- **SOAL LATIHAN**
(1) Kutip bagian teks tentang mahasiswa di era milenial yang dimulai dengan "Milenium ketiga merupakan" dan berlanjut sampai "menguasai ilmu pengetahuan.".
(2) Tentukan apakah setiap pernyataan berikut sesuai dengan teks tentang mahasiswa di era milenial. Jawab ya atau tidak, lalu sertakan kutipan persis dari teks yang menjadi penentunya.
(a) Milenium ketiga disebut sebagai abad informasi sesudah masa industri.
(b) Masyarakat kampus diharapkan tetap menjadi masyarakat konsumen.
(c) Generasi millennial identik dengan karakter berani, inovatif, kreatif, dan modern.
(3) Jawab pertanyaan berikut berdasarkan teks tentang mahasiswa di era milenial.
(a) Dengan dua sebutan apa masa itu disebut sebagai era munculnya suatu masyarakat?
(b) Menurut teks, siapa yang dapat survive?
(c) Apa dasar sistem kerja sama yang timbul di dalam organisasi generasi Baby Boomers/generasi X?

- **TEKS PILIHAN**
++++++++++++++++++++

EKSISTENSI
MAHASISWA DALAM MENGHADAPI ERA MILlENNIAL
- Pendahuluan
Dunia abad 21 akan memasuki babak baru di dalam peradaban umat manusia.
Milenium ketiga merupakan abad informasi sesudah masa industri yang juga
ditandai dengan berkembangnya ilmu pengetahuan yang pada prinsipnya dapat
dimiliki oleh semua manusia. Karena itu pula pada masa itu disebut dengan era
munculnya suatu masyarakat belajar (learning society) atau suatu masyarakat
ilmu pengetahuan (knowledge society). Hal Ini berarti bahwa seseorang yang
dapat survive adalah orang-orang yang menguasai ilmu pengetahuan.
Di dalam masyarakat ilmu pengetahuan (knowledge society) tentu saja
“mahasiswa Islam” sebagai masyarakat yang memiliki integritas dan intelektual
diharapkan peka dan cepat merespon segala bentuk perubahan sekaligus memberi
jawaban terhadap segala persoalan yang muncul sebagai akibat dari kemajuan Ilmu
pengetahuan dan Teknologi. Pada masa ini, masyarakat kampus diharapkan tidak
lagi hanya menjadi masyarakat “konsumen” atau masyarakat pendengar, pemakai dan
penonton tetapi mampu menjadi masyarakat “produsen”. Yang menjadi pelaku dari
skenario perkembangan zaman.
Generasi Y (generasi millennial) adalah generasi yang lahir pada
era 80-90an. Banyak istilah popular tentang generasi ini; connected /
digital generation atau gen why yang identik dengan karakter berani,
inovatif, kreatif, dan modern. Generasi millennial merupakan generasi
modern yang aktif bekerja, penelitian, dan berpikir inovatif tentang
organisasi, memiliki rasa optimisme dan kemauan untuk bekerja dengan
kompetitif, terbuka, dan fleksibel. Di lain sisi, generasi Baby Boomers/generasi
X (generasi yang lahir pada era 65-89 an) dibesarkan di dalam suatu organisasi
dengan struktur organisasi yang hierarkhis dan struktur manajemen yang datar
sehingga sistem kerjasama yang timbul di dalam organisasi didasarkan pada
tuntutan pekerjaan (teamwork-based job roles).

++++++++++++++++++++

- **CUPLIKAN DATA**
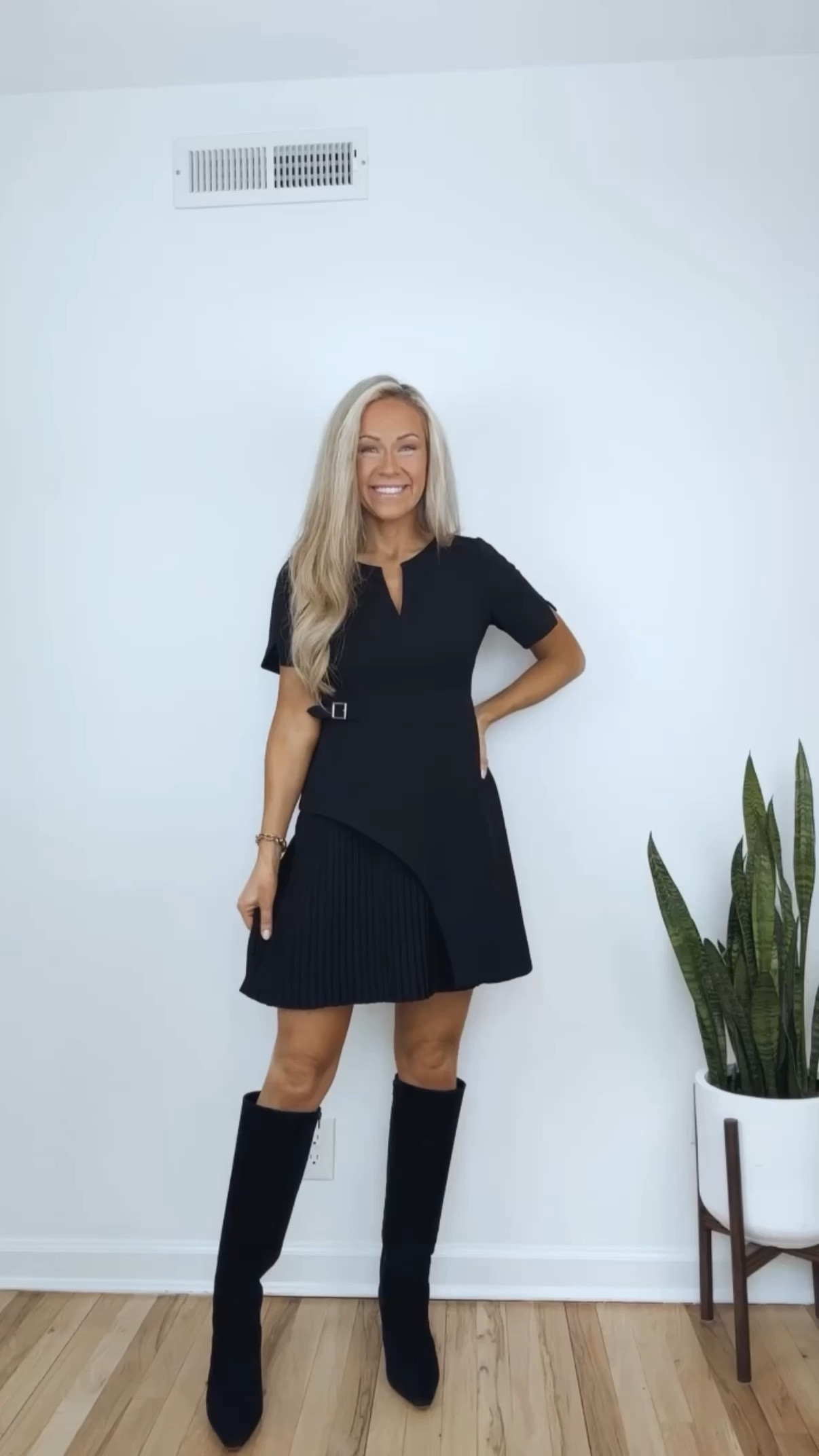 karen millen tailored military pleat short sleeve mini dress Karen Millen Forever Tailored Military Pleat Shorts Sleeve Mini Dress in Black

++++++++++++++++++++

- **JAWABAN PER NOMOR**
(1)
Milenium ketiga merupakan abad informasi sesudah masa industri yang juga
ditandai dengan berkembangnya ilmu pengetahuan yang pada prinsipnya dapat
dimiliki oleh semua manusia. Karena itu pula pada masa itu disebut dengan era
munculnya suatu masyarakat belajar (learning society) atau suatu masyarakat
ilmu pengetahuan (knowledge society). Hal Ini berarti bahwa seseorang yang
dapat survive adalah orang-orang yang menguasai ilmu pengetahuan.

(2)
(a) Ya: "Milenium ketiga merupakan abad informasi sesudah masa industri"
(b) Tidak: "masyarakat kampus diharapkan tidak lagi hanya menjadi masyarakat “konsumen”"
(c) Ya: "identik dengan karakter berani, inovatif, kreatif, dan modern"

(3)
(a) Masyarakat belajar (learning society) atau masyarakat ilmu pengetahuan (knowledge society).
(b) Orang-orang yang menguasai ilmu pengetahuan.
(c) Tuntutan pekerjaan (teamwork-based job roles).